═══ PASSAGE
Computational techniques in Knossos

2014-05-17

Earlier versions of Jepsen found glaring inconsistencies, but missed subtle ones. In particular, Jepsen was not well equipped to distinguish linearizable systems from sequentially or causally consistent ones. When people asked me to analyze systems which claimed to be linearizable, Jepsen could rule out obvious classes of behavior, like dropping writes, but couldn’t tell us much more than that. Since users and vendors are starting to rely on Jepsen as a basic check on correctness, it’s important that Jepsen be able to identify true linearization errors.

To understand why Jepsen was not a complete test of linearizability, we have to understand the structure of its original tests. Jepsen assumed, originally, that every system could be modeled as a set of integers. Each client would gradually add a sequence of integers–disjoint from all the other client sets–to the database’s set; then perform a final read. If any elements which had supposedly succeeded were missing, we know the system dropped data.
══════
═══ PROVIDED INFORMATION
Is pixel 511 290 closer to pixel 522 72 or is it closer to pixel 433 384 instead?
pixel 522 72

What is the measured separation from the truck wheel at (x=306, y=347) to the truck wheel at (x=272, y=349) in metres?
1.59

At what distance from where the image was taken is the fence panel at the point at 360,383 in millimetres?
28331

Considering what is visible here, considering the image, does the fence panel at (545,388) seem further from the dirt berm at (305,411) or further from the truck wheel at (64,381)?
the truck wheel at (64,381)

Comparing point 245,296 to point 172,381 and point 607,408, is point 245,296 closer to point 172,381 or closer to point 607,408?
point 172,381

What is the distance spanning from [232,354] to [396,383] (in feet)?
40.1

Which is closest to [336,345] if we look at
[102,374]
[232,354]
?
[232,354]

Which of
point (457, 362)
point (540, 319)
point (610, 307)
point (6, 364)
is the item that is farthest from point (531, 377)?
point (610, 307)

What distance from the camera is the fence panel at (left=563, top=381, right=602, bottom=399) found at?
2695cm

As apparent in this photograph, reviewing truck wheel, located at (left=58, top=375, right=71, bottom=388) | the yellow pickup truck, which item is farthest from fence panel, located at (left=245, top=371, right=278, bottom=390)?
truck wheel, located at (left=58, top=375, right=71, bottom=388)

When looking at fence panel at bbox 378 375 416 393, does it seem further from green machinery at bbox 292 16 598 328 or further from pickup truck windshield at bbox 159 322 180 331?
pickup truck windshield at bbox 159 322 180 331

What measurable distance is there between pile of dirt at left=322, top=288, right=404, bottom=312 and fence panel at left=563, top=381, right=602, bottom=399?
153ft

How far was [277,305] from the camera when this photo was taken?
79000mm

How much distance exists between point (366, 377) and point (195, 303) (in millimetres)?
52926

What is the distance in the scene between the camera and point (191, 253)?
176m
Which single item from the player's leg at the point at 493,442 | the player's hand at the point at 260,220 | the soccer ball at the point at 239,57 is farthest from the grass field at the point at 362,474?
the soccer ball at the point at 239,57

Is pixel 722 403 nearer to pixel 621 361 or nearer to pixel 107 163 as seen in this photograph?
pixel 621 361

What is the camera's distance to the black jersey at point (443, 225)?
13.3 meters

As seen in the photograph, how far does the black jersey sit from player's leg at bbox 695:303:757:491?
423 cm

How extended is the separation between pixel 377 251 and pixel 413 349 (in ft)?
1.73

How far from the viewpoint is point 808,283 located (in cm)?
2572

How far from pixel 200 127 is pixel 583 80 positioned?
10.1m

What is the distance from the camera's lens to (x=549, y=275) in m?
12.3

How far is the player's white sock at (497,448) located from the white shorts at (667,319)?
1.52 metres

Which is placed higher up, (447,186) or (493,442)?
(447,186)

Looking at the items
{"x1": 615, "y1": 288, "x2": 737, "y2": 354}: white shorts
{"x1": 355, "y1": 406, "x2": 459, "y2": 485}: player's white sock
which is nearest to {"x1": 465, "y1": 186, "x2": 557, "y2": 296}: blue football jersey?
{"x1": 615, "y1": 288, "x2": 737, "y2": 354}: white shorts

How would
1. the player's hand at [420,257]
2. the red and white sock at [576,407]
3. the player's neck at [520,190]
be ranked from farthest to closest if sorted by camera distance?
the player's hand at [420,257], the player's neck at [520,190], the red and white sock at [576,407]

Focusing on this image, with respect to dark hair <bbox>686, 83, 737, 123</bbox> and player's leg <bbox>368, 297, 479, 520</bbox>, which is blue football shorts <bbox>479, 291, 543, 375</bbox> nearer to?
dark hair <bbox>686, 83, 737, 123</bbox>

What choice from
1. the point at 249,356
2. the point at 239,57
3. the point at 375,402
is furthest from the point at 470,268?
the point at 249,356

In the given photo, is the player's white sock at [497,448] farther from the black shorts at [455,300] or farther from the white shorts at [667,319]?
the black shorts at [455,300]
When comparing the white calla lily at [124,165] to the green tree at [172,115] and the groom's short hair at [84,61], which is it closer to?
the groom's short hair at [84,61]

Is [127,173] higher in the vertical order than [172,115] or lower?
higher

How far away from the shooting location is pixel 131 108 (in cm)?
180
══════
INSTRUCTIONS:
A - Take the Knossos post starting at "Earlier versions of" and ending at "true linearization errors.", and switch "linearizable" to "strongly consistent" throughout that span.
B - Summarize the Knossos post in two sentences.
The material plays no part in what follows.

RESPONSE LIST:
A -
Earlier versions of Jepsen found glaring inconsistencies, but missed subtle ones. In particular, Jepsen was not well equipped to distinguish strongly consistent systems from sequentially or causally consistent ones. When people asked me to analyze systems which claimed to be strongly consistent, Jepsen could rule out obvious classes of behavior, like dropping writes, but couldn’t tell us much more than that. Since users and vendors are starting to rely on Jepsen as a basic check on correctness, it’s important that Jepsen be able to identify true linearization errors.

B - Earlier versions of Jepsen caught glaring inconsistencies but could not distinguish linearizable systems from sequentially or causally consistent ones, which matters because users and vendors are starting to rely on Jepsen as a basic check on correctness. Its original tests modeled every system as a set of integers: each client added its own disjoint integers and then performed a final read, and any supposedly successful elements that were missing showed that data had been dropped.